Two lines below mark the span: the one containing "降壓養(yǎng)生新主張58道幫助您平衡血壓、血脂、血糖的健康飲食" and the one containing "白羊Music官方版app". Set down both, plus every line between, exactly as they stand, and nothing else.

#### DATASET

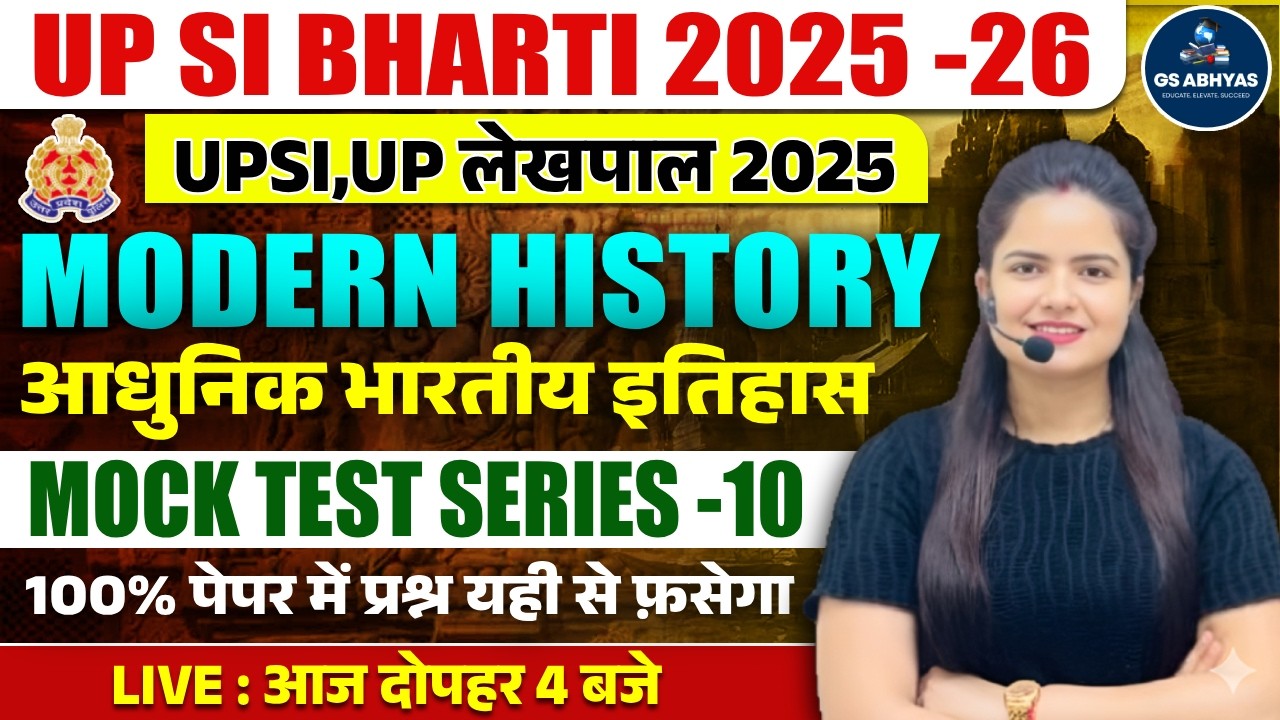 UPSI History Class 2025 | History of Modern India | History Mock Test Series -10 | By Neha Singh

########
#### DATASET

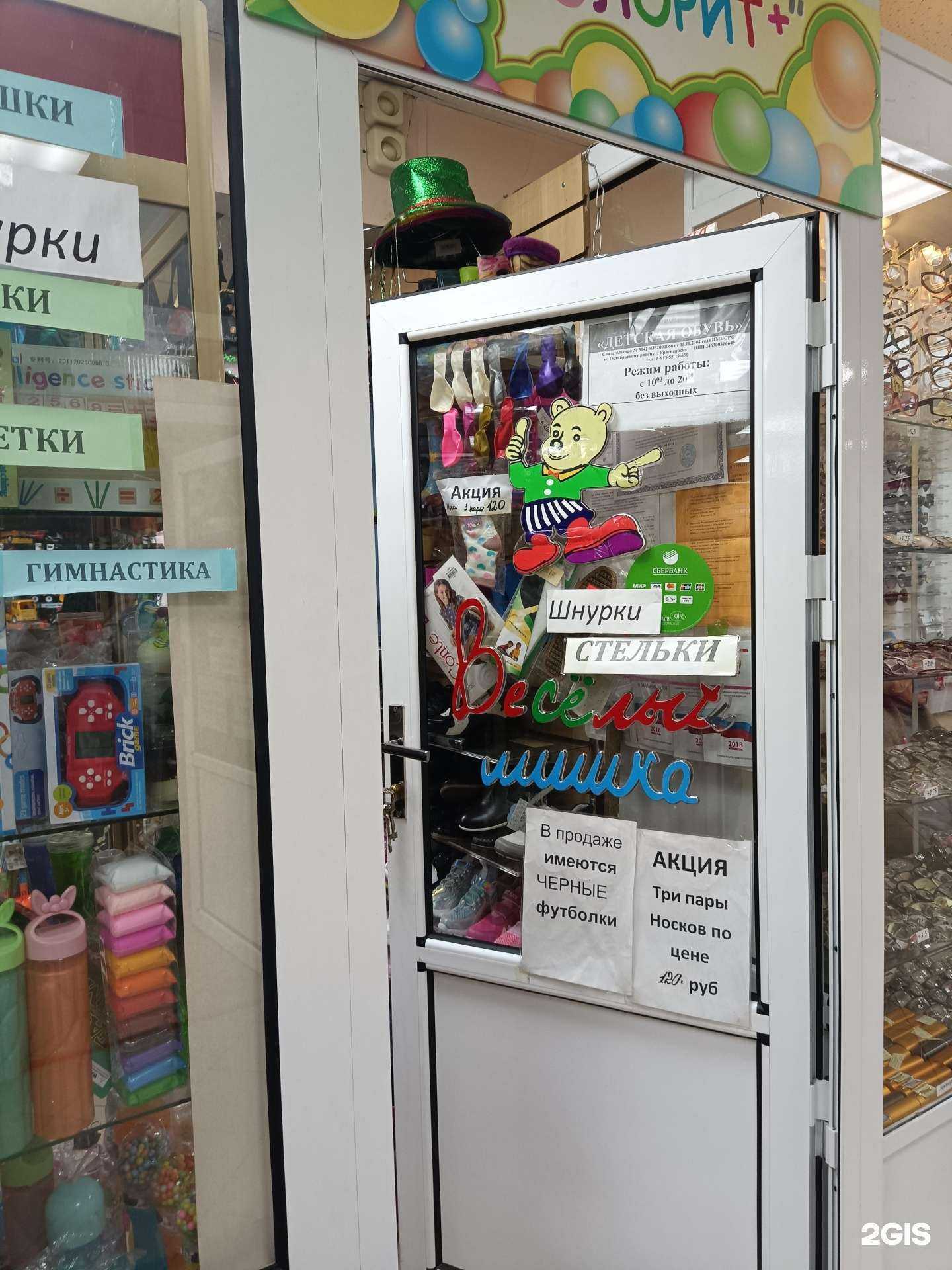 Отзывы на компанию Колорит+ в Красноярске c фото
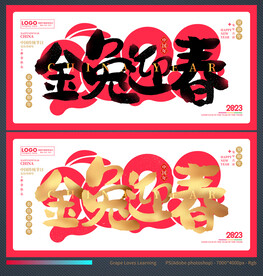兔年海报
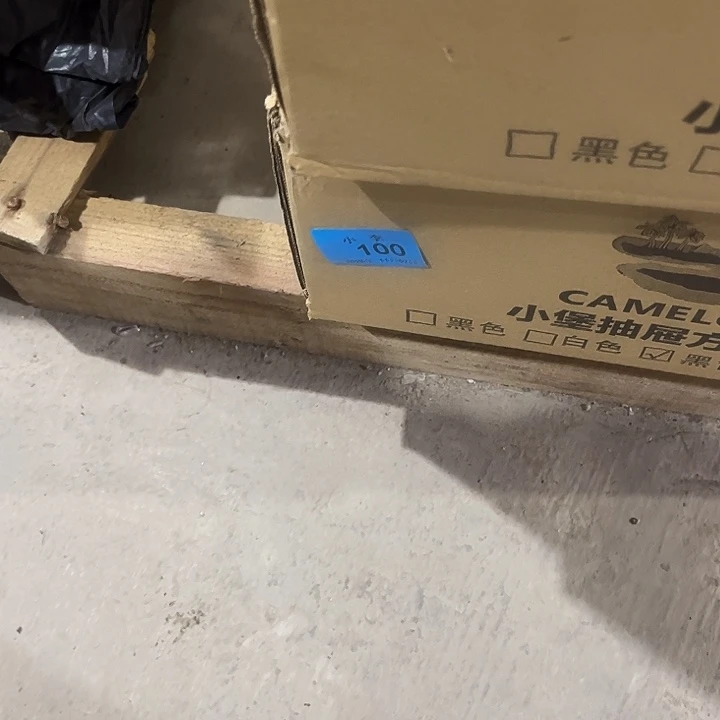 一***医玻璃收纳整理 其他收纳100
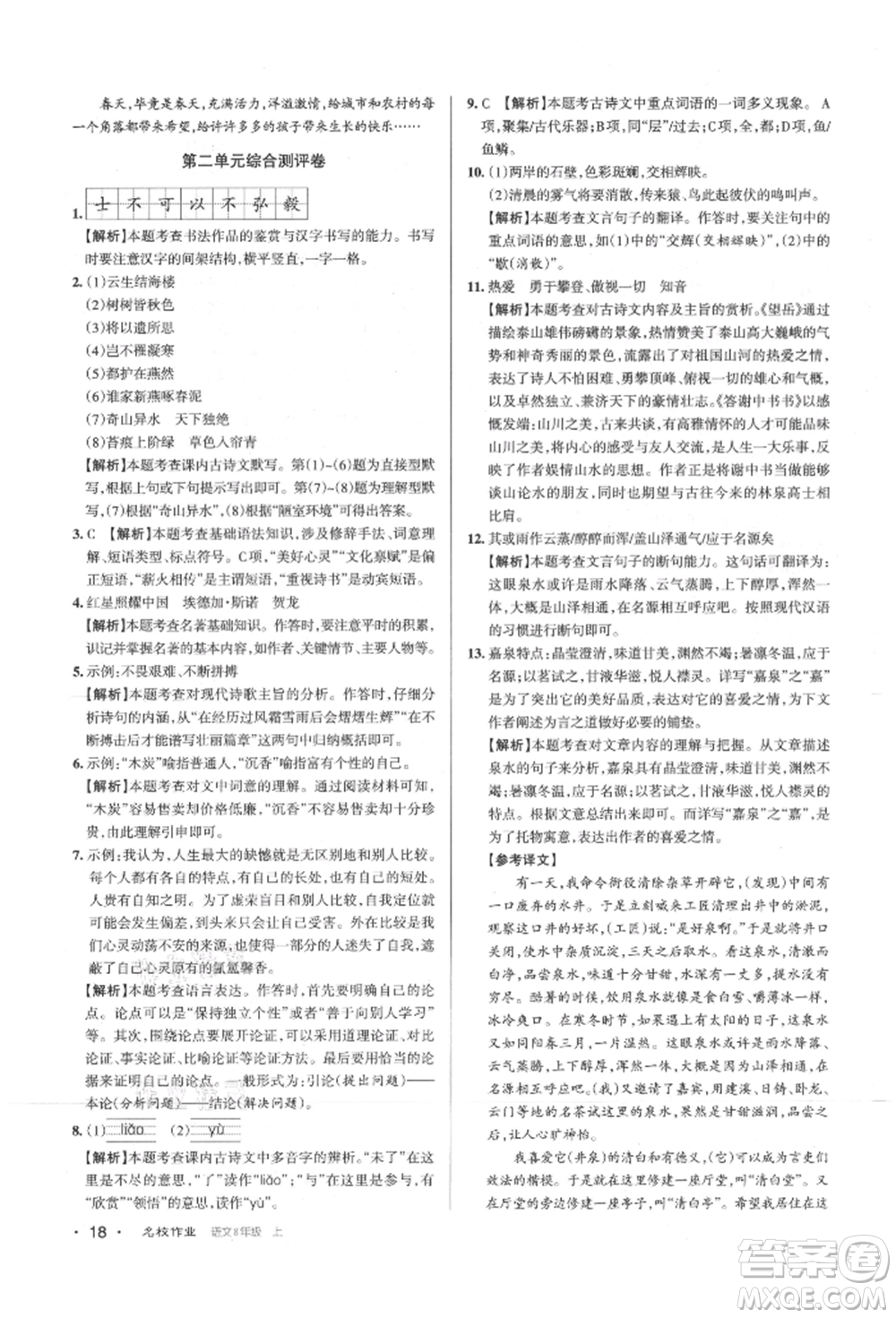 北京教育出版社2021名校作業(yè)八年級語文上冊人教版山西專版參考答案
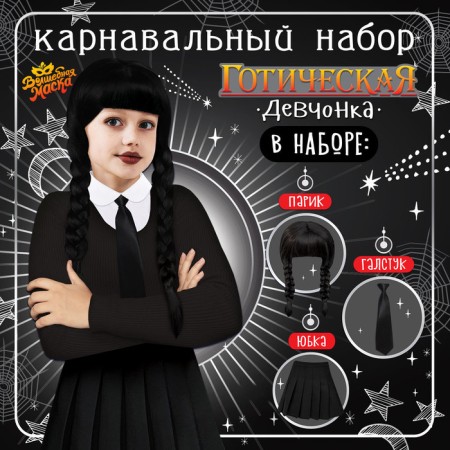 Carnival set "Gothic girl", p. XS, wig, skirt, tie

########
#### DATASET

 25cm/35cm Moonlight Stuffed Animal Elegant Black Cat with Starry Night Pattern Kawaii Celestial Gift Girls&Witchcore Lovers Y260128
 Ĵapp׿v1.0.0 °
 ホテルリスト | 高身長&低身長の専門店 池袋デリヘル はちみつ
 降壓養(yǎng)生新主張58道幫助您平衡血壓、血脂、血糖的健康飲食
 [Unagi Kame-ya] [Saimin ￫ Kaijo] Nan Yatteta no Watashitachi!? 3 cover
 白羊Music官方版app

########

RESULT OF THE TASK:
 降壓養(yǎng)生新主張58道幫助您平衡血壓、血脂、血糖的健康飲食
 [Unagi Kame-ya] [Saimin ￫ Kaijo] Nan Yatteta no Watashitachi!? 3 cover
 白羊Music官方版app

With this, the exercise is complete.